I repeated that Oreb wasn't mine.
"You got that white hair, so they think sometimes you hurt people maybe, but bad people."
He laughed. "Even if they're good."
I told him that I was too weak and sick to hurt anyone, and that I had no weapons in any case; it was a lie, of course, but the truth was and is that I have no intention of using Hyacinth's azoth.
By that time we had reached the town gate, I believe. It was closed and barred, as he tells me it always is after shadelow, but the guards saluted him and opened it as soon as he reined up.
As we clattered through, he said very positively, "I asked you to dinner because I like you."
Oreb muttered, "Good man?"
I nodded, having no doubts about that.
"You're here. You want to eat? I want to feed you. But there's more."
I said, "I was afraid of that."
"You got no reason. I want our people to see you with me. Then they think you're on our side. So they don't hurt you. What's wrong with that?"

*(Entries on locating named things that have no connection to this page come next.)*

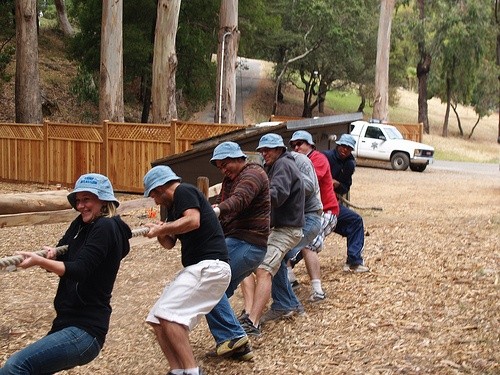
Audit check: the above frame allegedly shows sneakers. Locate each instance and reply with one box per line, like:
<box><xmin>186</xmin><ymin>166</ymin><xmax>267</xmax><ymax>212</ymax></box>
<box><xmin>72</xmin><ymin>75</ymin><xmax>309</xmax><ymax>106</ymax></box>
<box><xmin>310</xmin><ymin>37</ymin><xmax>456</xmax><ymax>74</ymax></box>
<box><xmin>263</xmin><ymin>305</ymin><xmax>304</xmax><ymax>321</ymax></box>
<box><xmin>343</xmin><ymin>265</ymin><xmax>369</xmax><ymax>272</ymax></box>
<box><xmin>238</xmin><ymin>309</ymin><xmax>250</xmax><ymax>323</ymax></box>
<box><xmin>207</xmin><ymin>336</ymin><xmax>248</xmax><ymax>357</ymax></box>
<box><xmin>229</xmin><ymin>345</ymin><xmax>254</xmax><ymax>359</ymax></box>
<box><xmin>290</xmin><ymin>280</ymin><xmax>301</xmax><ymax>290</ymax></box>
<box><xmin>239</xmin><ymin>318</ymin><xmax>260</xmax><ymax>335</ymax></box>
<box><xmin>305</xmin><ymin>292</ymin><xmax>326</xmax><ymax>302</ymax></box>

"Nothing, " I told him. "In fact, it's very kind of you. I understand the open carriage now, and your driving so that both of us are seated up here."
He laughed again, such a loud and booming laugh that I half expected it to be echoed by the dark fields around us. "I always drive myself. I got a coachman to do the work, but I drive. I like it. I like the open air. I like the sun, the wind."
"So do I, in fine weather like this. May I ask who's on the other side?"
"Soldo and a couple others." Inclito waved them away as beneath his contempt. "We fight like brothers. You know how that is?"
"I've had some experience of it."
"Most towns, they're the only one from wherever they came from up there." He pointed with the whip. "Where the sun goes clear across the sky."